The interactions, known as “social engineering,” were relatively weak for a pig butchering scam, Gallagher says. The interactions were stilted, and even when the persona did things like sending flirty photos, the timing was always awkward and abrupt. At one point Gallagher told the actor that it was suspicious to bring up gold investments so early after first starting to talk to someone. “Haha, yes. Because I need to let you know what I am doing,” the persona replied.
Gallagher was surprised to find, though, that the scam’s tech was much more compelling. Pig butchering scams are known for using sleek, legitimate-looking financial applications and dashboards to put victims at ease and build trust when they are considering whether to put money into the scheme. Scammers are ultimately hoping to bleed targets dry, convincing them to transfer all their savings, loans they can take out, and any money they can borrow from friends and relatives, so compelling tech that includes things like real-time markets data makes it more likely that victims will have the feeling of using a reputable financial services app.
Gallagher found that the website the scammers were using to distribute their malicious apps was set up to impersonate a real Japanese financial company and had a .com domain. It was even visible on Google as one of the top results, Gallagher says, so victims could find it if they attempted to do some basic research. “To someone who isn’t particularly knowledgeable about these things, that part would be pretty convincing,” Gallagher says.
The attackers, who Sophos suspects are based in Hong Kong, developed Windows, Android, and iOS apps off of a legitimate trading service from a Russian software company.

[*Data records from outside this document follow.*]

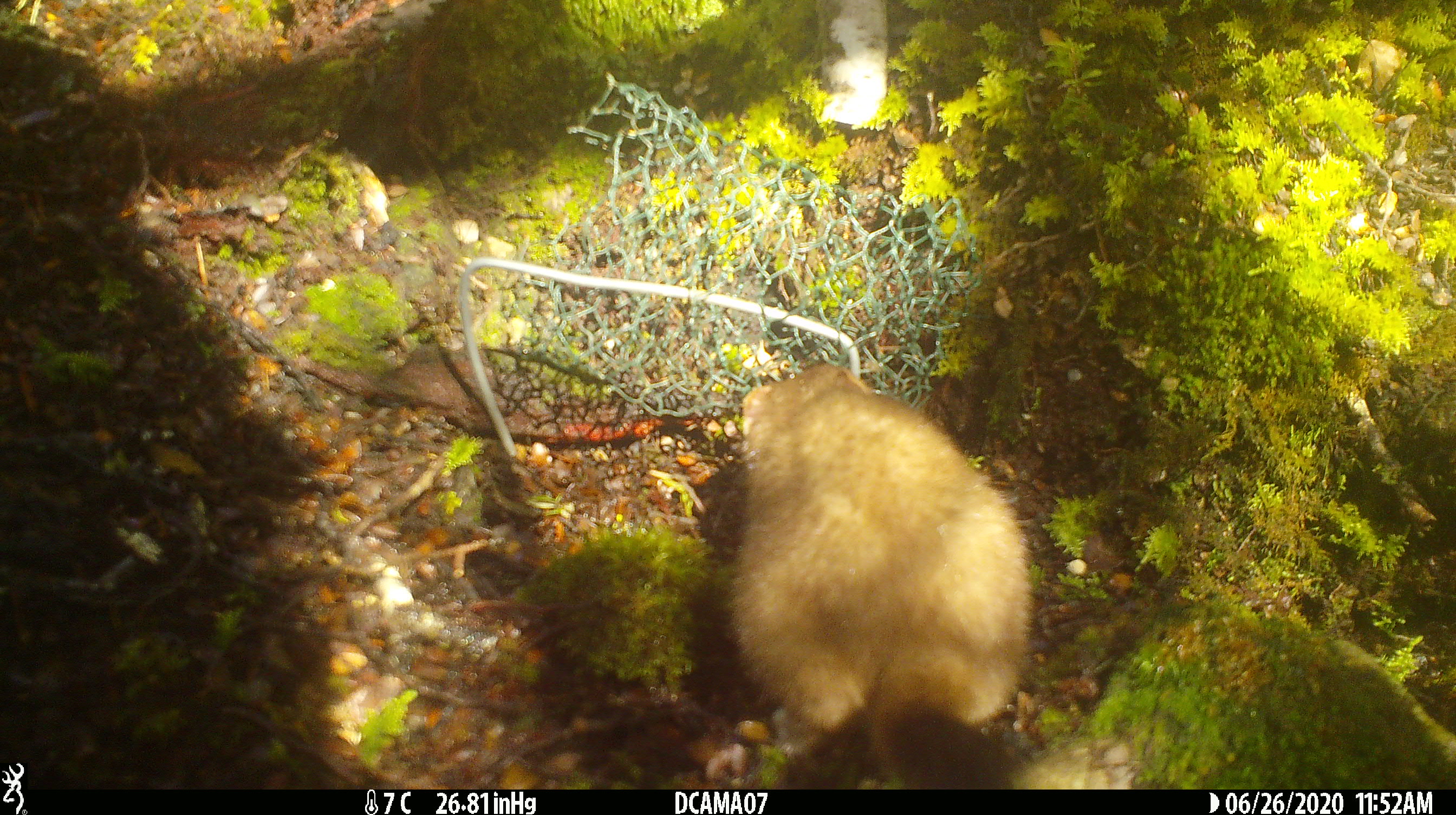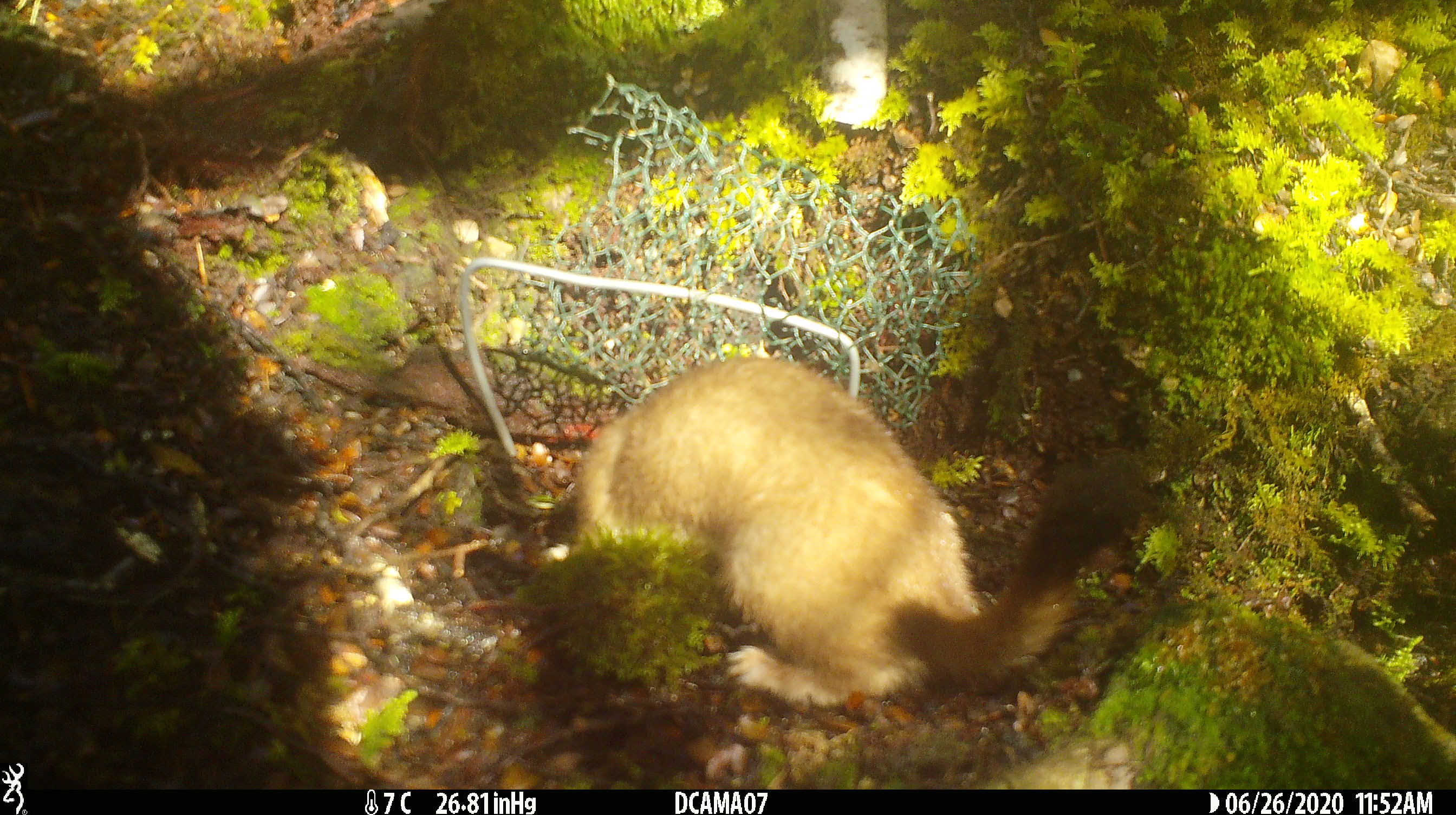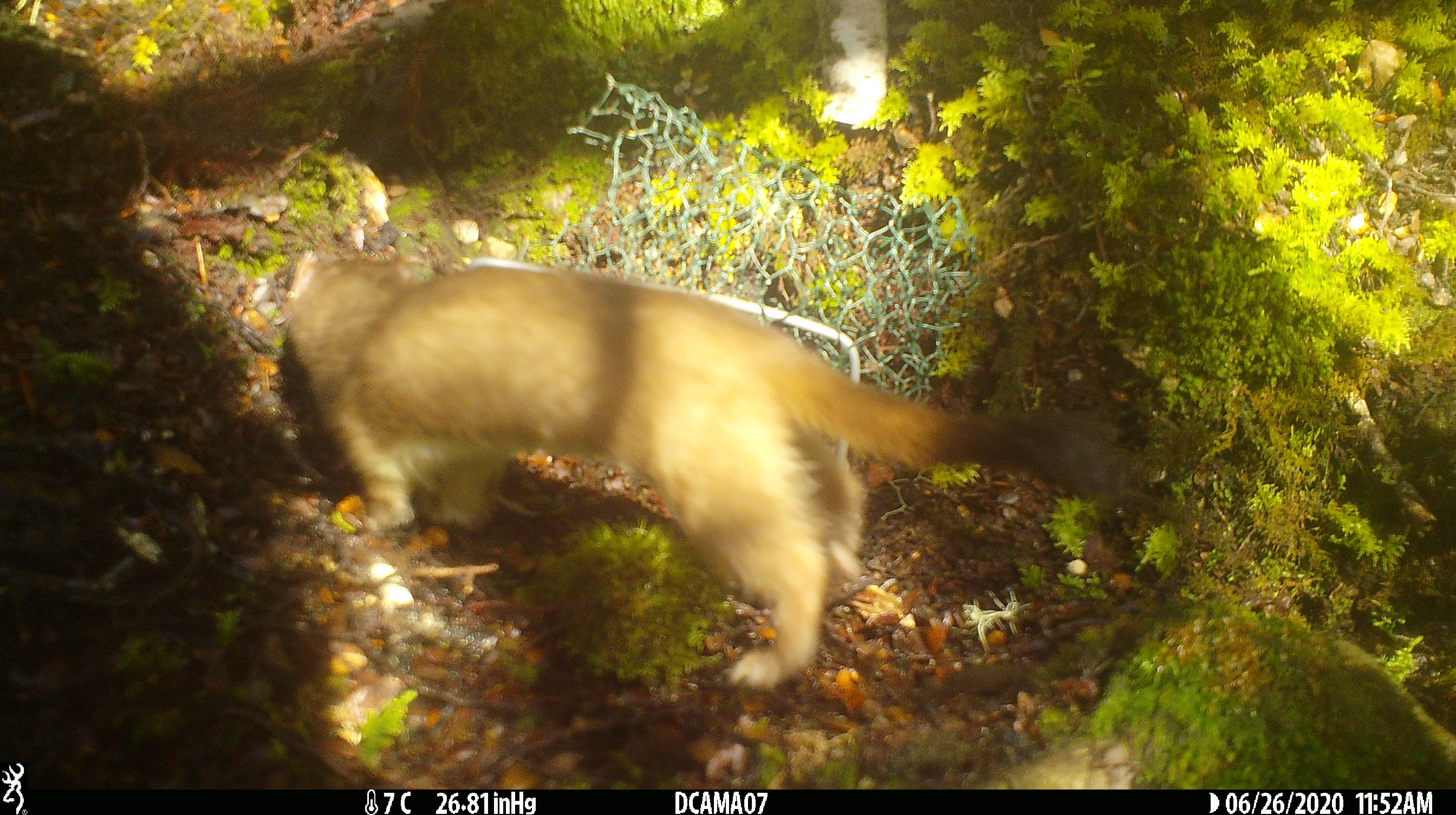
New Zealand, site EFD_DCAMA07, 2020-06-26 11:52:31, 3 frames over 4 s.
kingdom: Animalia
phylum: Chordata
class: Mammalia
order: Carnivora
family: Mustelidae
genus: Mustela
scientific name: Mustela erminea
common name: stoat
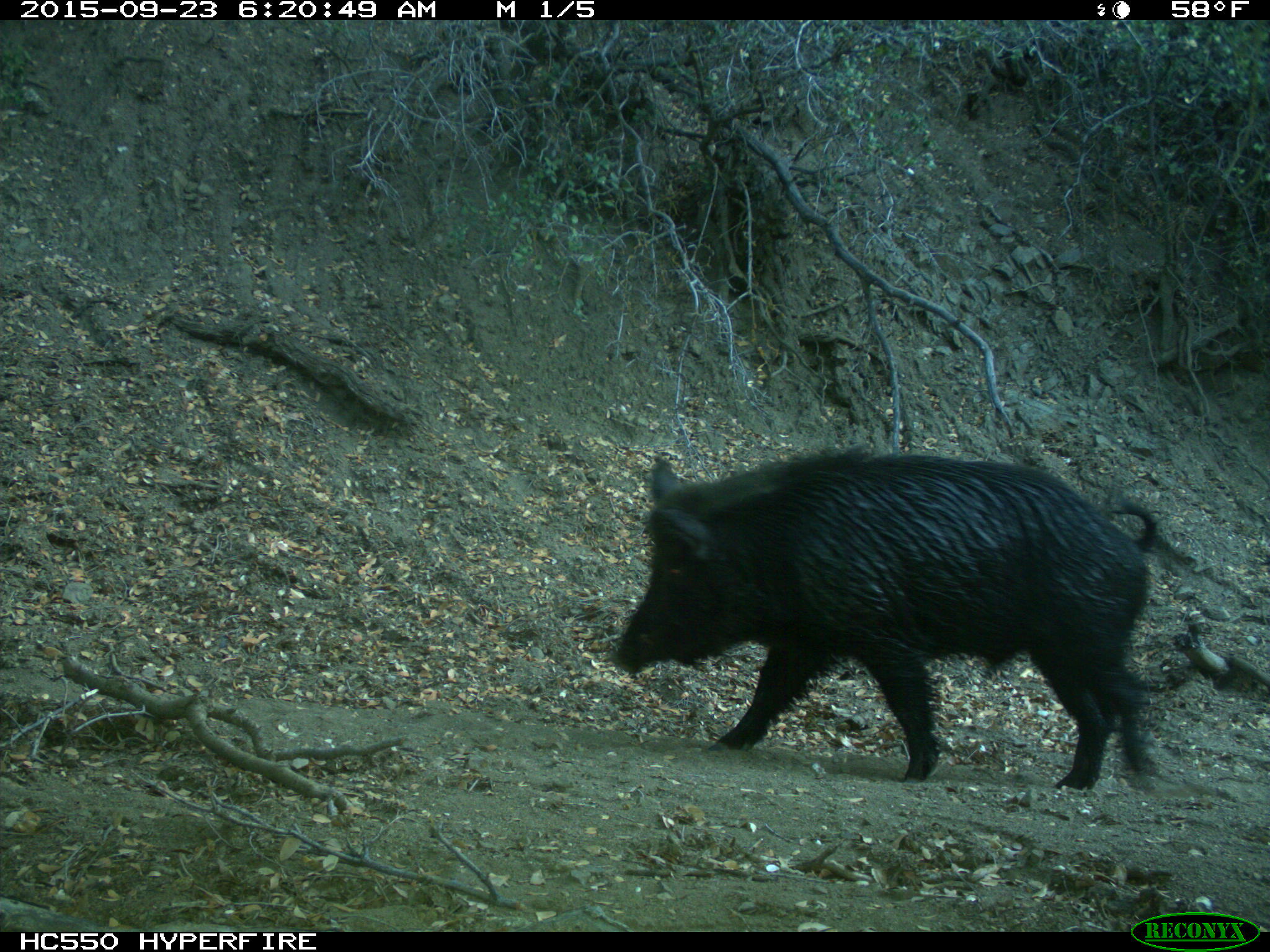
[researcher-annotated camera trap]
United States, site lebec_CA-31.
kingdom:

Known as MetaTrader 4, Sophos researchers have seen past examples of the platform being misused and abused for fraud. As part of joining the platform, victims had to disclose personal details including tax identification numbers and photos of government identification documents, then start moving cash into their account.
As is often the case in a wide range of scams, the attackers were distributing their iOS app using a compromised certificate for Apple’s enterprise device management program. Sophos researchers have recently found pig butchering-related apps that skirted Apple’s defenses to sneak into the company’s official App Store, though.
The second scam Gallagher followed appears to have been run by a Chinese crime syndicate out of Cambodia. The tech for the scheme was less sleek and impressive but still expansive. The group ran a fake Android and iOS cryptocurrency trading app that impersonated the legitimate market tracking service TradingView. But the scheme had a much more developed and sophisticated social engineering arm to lure victims in and make them feel like they had a real relationship with the scammer suggesting that they invest money.
“It starts off, ‘Hey Jane are you still in Boston?’ so I messaged back, ‘Sorry, wrong number,’ and we had a standard exchange from there,” Gallagher says. The conversation started on SMS and then moved to Telegram.